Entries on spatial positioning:
◆ ◆ ◆ ◆ ◆ ◆ ◆

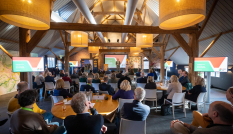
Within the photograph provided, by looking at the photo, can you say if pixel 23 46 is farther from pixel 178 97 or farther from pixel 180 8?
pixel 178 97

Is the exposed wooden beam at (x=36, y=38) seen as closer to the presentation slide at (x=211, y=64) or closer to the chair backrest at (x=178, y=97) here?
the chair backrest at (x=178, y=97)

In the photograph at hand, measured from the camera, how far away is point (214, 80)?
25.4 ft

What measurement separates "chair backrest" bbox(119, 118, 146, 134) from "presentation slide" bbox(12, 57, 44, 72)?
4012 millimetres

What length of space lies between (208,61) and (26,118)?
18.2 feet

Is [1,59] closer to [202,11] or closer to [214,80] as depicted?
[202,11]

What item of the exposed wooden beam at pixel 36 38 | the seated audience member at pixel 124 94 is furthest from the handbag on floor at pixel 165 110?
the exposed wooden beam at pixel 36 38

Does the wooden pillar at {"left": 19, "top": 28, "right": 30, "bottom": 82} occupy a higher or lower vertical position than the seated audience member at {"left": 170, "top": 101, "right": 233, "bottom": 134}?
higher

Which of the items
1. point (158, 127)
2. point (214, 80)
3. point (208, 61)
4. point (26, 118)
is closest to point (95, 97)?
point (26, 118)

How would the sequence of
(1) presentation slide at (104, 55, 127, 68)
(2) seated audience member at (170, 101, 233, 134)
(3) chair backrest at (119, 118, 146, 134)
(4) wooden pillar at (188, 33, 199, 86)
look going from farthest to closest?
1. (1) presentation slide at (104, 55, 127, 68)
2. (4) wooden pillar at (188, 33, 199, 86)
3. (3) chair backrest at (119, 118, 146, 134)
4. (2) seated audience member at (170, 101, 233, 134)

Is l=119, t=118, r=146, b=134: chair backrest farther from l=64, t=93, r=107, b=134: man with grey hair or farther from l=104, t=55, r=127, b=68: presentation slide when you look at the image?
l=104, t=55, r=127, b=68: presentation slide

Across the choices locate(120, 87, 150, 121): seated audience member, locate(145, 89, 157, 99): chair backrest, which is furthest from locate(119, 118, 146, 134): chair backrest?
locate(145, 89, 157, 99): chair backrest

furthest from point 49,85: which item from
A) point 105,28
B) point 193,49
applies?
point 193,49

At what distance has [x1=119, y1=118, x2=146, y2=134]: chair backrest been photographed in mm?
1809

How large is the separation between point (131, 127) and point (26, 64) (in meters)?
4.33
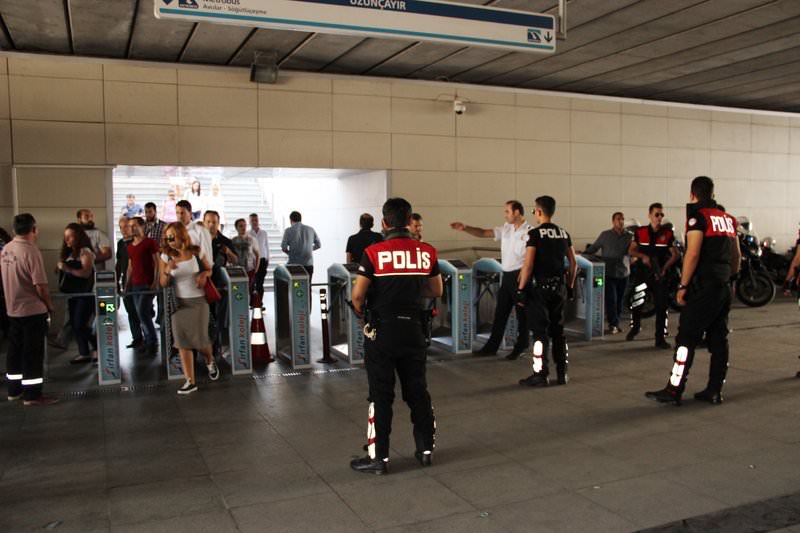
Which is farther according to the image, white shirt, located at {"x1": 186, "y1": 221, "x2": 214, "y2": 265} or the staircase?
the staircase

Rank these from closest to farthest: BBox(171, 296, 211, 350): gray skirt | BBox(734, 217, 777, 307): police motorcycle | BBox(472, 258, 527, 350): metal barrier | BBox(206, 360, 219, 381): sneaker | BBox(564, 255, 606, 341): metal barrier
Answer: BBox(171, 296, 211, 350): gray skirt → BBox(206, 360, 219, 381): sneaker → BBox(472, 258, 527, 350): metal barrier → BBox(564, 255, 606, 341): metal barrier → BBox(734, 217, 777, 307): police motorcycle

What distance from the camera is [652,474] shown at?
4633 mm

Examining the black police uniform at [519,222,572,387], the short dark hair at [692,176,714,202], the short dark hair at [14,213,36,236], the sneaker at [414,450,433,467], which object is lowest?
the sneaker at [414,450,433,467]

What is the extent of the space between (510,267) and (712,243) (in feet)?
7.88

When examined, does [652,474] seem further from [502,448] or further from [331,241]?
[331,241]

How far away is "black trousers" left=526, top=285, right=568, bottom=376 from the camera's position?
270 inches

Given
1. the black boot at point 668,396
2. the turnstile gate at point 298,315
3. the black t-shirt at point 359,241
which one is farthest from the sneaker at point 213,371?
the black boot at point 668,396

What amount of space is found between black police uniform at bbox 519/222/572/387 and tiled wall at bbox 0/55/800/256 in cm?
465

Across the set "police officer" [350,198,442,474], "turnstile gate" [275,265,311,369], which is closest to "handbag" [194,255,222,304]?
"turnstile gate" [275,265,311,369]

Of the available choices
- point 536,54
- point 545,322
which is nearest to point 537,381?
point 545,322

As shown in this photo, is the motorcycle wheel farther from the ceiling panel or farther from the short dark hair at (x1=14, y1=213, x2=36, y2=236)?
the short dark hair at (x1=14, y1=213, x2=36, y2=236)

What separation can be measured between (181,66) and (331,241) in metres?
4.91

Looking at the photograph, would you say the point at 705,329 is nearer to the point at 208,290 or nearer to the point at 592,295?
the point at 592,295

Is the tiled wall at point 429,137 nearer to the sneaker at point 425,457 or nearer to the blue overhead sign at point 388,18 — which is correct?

◆ ◆ ◆ ◆ ◆ ◆ ◆

To do —
Your copy should repeat each entry above exactly but contain no pictures.

Task response —
Within the photograph provided, by looking at the photo, can you say if pixel 23 46 is farther from pixel 178 97 or farther from pixel 180 8?
pixel 178 97

Is the exposed wooden beam at (x=36, y=38) seen as closer to the presentation slide at (x=211, y=64) or closer to the chair backrest at (x=178, y=97) here?
the chair backrest at (x=178, y=97)

In the photograph at hand, measured from the camera, how far away is point (214, 80)?
25.4 ft

What measurement separates "chair backrest" bbox(119, 118, 146, 134) from "presentation slide" bbox(12, 57, 44, 72)?
4012 millimetres

What length of space lies between (208,61) and (26,118)?
18.2 feet

Is [1,59] closer to [202,11] or closer to [214,80] as depicted?
[202,11]

What item of the exposed wooden beam at pixel 36 38 | the seated audience member at pixel 124 94 is furthest from the handbag on floor at pixel 165 110?
the exposed wooden beam at pixel 36 38

Does the wooden pillar at {"left": 19, "top": 28, "right": 30, "bottom": 82} occupy a higher or lower vertical position than the seated audience member at {"left": 170, "top": 101, "right": 233, "bottom": 134}?
higher

Which of the items
1. point (158, 127)
2. point (214, 80)
3. point (208, 61)
4. point (26, 118)
is closest to point (95, 97)?
point (26, 118)

How would the sequence of
(1) presentation slide at (104, 55, 127, 68)
(2) seated audience member at (170, 101, 233, 134)
(3) chair backrest at (119, 118, 146, 134)
(4) wooden pillar at (188, 33, 199, 86)
look going from farthest to closest?
1. (1) presentation slide at (104, 55, 127, 68)
2. (4) wooden pillar at (188, 33, 199, 86)
3. (3) chair backrest at (119, 118, 146, 134)
4. (2) seated audience member at (170, 101, 233, 134)

Is l=119, t=118, r=146, b=134: chair backrest farther from l=64, t=93, r=107, b=134: man with grey hair or farther from l=104, t=55, r=127, b=68: presentation slide when you look at the image?
l=104, t=55, r=127, b=68: presentation slide

Across the choices locate(120, 87, 150, 121): seated audience member, locate(145, 89, 157, 99): chair backrest, which is furthest from locate(119, 118, 146, 134): chair backrest?
locate(145, 89, 157, 99): chair backrest

furthest from point 49,85: which item from
A) point 105,28
B) point 193,49
applies?
point 193,49

At what distance has [x1=119, y1=118, x2=146, y2=134]: chair backrest been photographed in mm?
1809

How large is the separation between point (131, 127) and point (26, 64) (in meters)?
4.33
Which is farther according to the image, white shirt, located at {"x1": 186, "y1": 221, "x2": 214, "y2": 265} or the staircase?
the staircase

Rank these from closest to farthest: BBox(171, 296, 211, 350): gray skirt | BBox(734, 217, 777, 307): police motorcycle | BBox(472, 258, 527, 350): metal barrier | BBox(206, 360, 219, 381): sneaker | BBox(564, 255, 606, 341): metal barrier
Answer: BBox(171, 296, 211, 350): gray skirt → BBox(206, 360, 219, 381): sneaker → BBox(472, 258, 527, 350): metal barrier → BBox(564, 255, 606, 341): metal barrier → BBox(734, 217, 777, 307): police motorcycle

What distance from the camera is [652,474] shown at?
4633 mm

Examining the black police uniform at [519,222,572,387], the short dark hair at [692,176,714,202], the short dark hair at [14,213,36,236], the sneaker at [414,450,433,467], which object is lowest?
the sneaker at [414,450,433,467]

What is the extent of the space between (510,267) and (712,243) (in feet)?
7.88

When examined, does [652,474] seem further from [502,448] or further from [331,241]?
[331,241]

How far away is "black trousers" left=526, top=285, right=568, bottom=376 from the camera's position?
270 inches

Given
1. the black boot at point 668,396
2. the turnstile gate at point 298,315
3. the black t-shirt at point 359,241
which one is farthest from the sneaker at point 213,371?
the black boot at point 668,396

What amount of space is found between black police uniform at bbox 519/222/572/387 and tiled wall at bbox 0/55/800/256 in cm?
465

Across the set "police officer" [350,198,442,474], "turnstile gate" [275,265,311,369], which is closest to "handbag" [194,255,222,304]?
"turnstile gate" [275,265,311,369]

Of the available choices
- point 536,54
- point 545,322
which is nearest to point 537,381?
point 545,322

As shown in this photo, is the motorcycle wheel farther from the ceiling panel or farther from the short dark hair at (x1=14, y1=213, x2=36, y2=236)?
the short dark hair at (x1=14, y1=213, x2=36, y2=236)

What separation can be measured between (181,66) and (331,241) in metres?
4.91

Looking at the photograph, would you say the point at 705,329 is nearer to the point at 208,290 or nearer to the point at 592,295?
the point at 592,295

Is the tiled wall at point 429,137 nearer to the sneaker at point 425,457 or nearer to the blue overhead sign at point 388,18 — which is correct?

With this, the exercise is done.